This subnet is dedicated to advancing Retrieval-Augmented Generation (RAG) by encouraging the development and provision of advanced chunking solutions. Its goal is to create, host, and deploy a smart chunking system that enhances similarity within chunks and maximizes dissimilarity between chunks.

VectorChat is building out a vertically integrated solution, being both a consumer and leading provider of intelligent Retrieval-Augmented Generation, and consequently, creating the full demand loop for the Chunking subnet.

Chunking involves breaking data into smaller, manageable “chunks” to facilitate processing and analysis. This method is crucial in natural language processing (NLP) and is especially beneficial for large language models (LLMs). Chunking can involve segmenting content such as dividing an article into sections, a screenplay into scenes, or a musical recording into movements.

Why Use Chunking?

For LLMs to deliver accurate responses, they must access relevant information. When the needed information exceeds the model’s training data, it must be included in the query to avoid inaccuracies. However, including the entire dataset with each query is impractical due to inference costs.

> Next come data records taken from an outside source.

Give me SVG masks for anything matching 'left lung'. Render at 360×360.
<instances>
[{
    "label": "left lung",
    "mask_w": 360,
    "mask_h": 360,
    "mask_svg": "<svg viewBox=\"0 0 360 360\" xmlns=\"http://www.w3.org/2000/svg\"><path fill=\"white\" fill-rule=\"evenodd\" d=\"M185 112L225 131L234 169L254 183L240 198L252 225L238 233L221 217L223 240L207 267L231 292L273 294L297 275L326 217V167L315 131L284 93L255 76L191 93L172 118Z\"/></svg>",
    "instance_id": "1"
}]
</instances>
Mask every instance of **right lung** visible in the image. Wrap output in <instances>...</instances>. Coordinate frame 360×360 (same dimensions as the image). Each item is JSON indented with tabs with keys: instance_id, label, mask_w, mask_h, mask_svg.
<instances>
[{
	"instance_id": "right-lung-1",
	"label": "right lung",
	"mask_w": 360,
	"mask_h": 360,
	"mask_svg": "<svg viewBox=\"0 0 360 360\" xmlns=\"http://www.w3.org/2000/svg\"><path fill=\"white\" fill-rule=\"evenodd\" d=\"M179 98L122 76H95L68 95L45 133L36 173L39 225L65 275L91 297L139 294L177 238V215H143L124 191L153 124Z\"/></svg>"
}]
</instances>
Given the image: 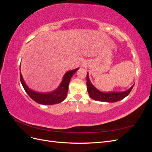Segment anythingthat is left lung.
I'll return each instance as SVG.
<instances>
[{
    "mask_svg": "<svg viewBox=\"0 0 152 152\" xmlns=\"http://www.w3.org/2000/svg\"><path fill=\"white\" fill-rule=\"evenodd\" d=\"M87 91L91 98L94 100L99 101V102H116L119 100H121L126 98V96L130 93L134 85H133L129 89L126 91L122 92V93H116V92H112V93H102L98 91L96 87L91 84L89 80L88 73H87Z\"/></svg>",
    "mask_w": 152,
    "mask_h": 152,
    "instance_id": "left-lung-1",
    "label": "left lung"
}]
</instances>
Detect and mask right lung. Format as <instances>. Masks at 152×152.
<instances>
[{"mask_svg":"<svg viewBox=\"0 0 152 152\" xmlns=\"http://www.w3.org/2000/svg\"><path fill=\"white\" fill-rule=\"evenodd\" d=\"M78 69L79 68L67 72L65 73V75H64L60 86H59L57 89L54 91L50 93L41 94L39 93H36V92L30 89L24 82L21 73L20 80L23 87L24 89L26 92V93L28 94L30 97L32 99L34 100L35 102L41 104H54L56 103H61L66 98L68 90L69 82H70L72 77L77 71Z\"/></svg>","mask_w":152,"mask_h":152,"instance_id":"1","label":"right lung"}]
</instances>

Chunking addresses this by dividing data into smaller, meaningful chunks, which are then converted into vectors and stored in a vector database. When a query is made, it is also converted into a vector, and the system retrieves the most relevant chunks from the database. This approach allows the model to process only the pertinent sections of text, significantly reducing the number of tokens processed per query.

Benefits of Chunking

Chunking makes querying more efficient and cost-effective by focusing on relevant text portions while managing resources effectively. It is a vital step for various machine learning tasks that involve large datasets, such as:

  • Retrieval-Augmented Generation (RAG): By maintaining a database of relevant documents, RAG provides LLMs with the necessary context for accurate query processing. Effective chunking ensures that only the most relevant texts are included, enhancing response quality.
  • Classification: Chunking helps in organizing texts into similar sections for better classification and labeling, improving task accuracy and efficiency.
  • Semantic Search: Improved chunking enhances semantic search algorithms, which focus on meaning rather than simple keyword matching, resulting in more accurate and reliable search results.

What is Retrieval-Augmented Generation (RAG)?

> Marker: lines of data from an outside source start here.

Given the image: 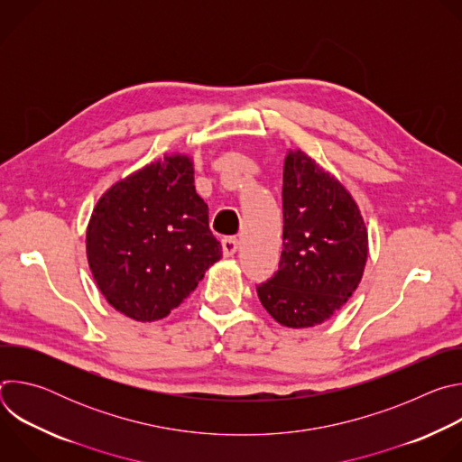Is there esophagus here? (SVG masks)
I'll use <instances>...</instances> for the list:
<instances>
[{"label":"esophagus","instance_id":"1","mask_svg":"<svg viewBox=\"0 0 462 462\" xmlns=\"http://www.w3.org/2000/svg\"><path fill=\"white\" fill-rule=\"evenodd\" d=\"M221 245H223V254H225L226 257H230V255H234V254L237 252V248H239V239H237V237H225V239L221 241Z\"/></svg>","mask_w":462,"mask_h":462}]
</instances>
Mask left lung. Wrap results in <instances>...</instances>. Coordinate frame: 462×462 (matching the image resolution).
I'll return each mask as SVG.
<instances>
[{
  "instance_id": "left-lung-1",
  "label": "left lung",
  "mask_w": 462,
  "mask_h": 462,
  "mask_svg": "<svg viewBox=\"0 0 462 462\" xmlns=\"http://www.w3.org/2000/svg\"><path fill=\"white\" fill-rule=\"evenodd\" d=\"M283 250L278 273L257 287L282 325L305 328L340 310L362 282L369 239L346 186L301 150L283 162Z\"/></svg>"
}]
</instances>
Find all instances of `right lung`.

Retrieval-Augmented Generation (RAG) is a framework that enhances the performance of a Generative AI application’s large language model (LLM) by supplying it with the most relevant and contextually important proprietary, private, or dynamic data. This architecture improves the model’s accuracy and effectiveness in performing various tasks.

VectorChat is dedicated to delivering the most immersive conversational AI experience. Their upcoming platform, Toffee, utilizes Retrieval-Augmented Generation (RAG) to provide users with expansive memory, extended conversation lengths, and domain-specific knowledge.

In developing Toffee, they identified that while RAG has seen many improvements, chunking solutions were significantly lacking. Existing methods were either too basic or overly resource-intensive, making the RAG pipeline costly and less accurate. Traditional chunking approaches (e.g., chunking every X tokens with Y overlap) were cheaper but led to higher runtime costs due to unnecessary context in LLM queries. Meanwhile, advanced semantic chunking solutions like Unstructured.io were prohibitively expensive and slow, limiting file uploads for users.

To address these issues and fulfill Toffee’s vision, VectorChat’s team created an algorithm that outperforms current industry solutions. Instead of developing proprietary models, they capitalized on the underdeveloped state of the field. The documentation provided includes all necessary information to develop solutions that match or exceed their current model.

Their aim is to reduce costs, enhance accuracy, and unlock new possibilities. As LLMs expand to include diverse datasets (e.g., audio, images, video), intelligent chunking becomes increasingly crucial.

The subnet is designed with a clear, transparent, and fair incentive system to push beyond current achievements. They are eager to see how miners will advance this technology.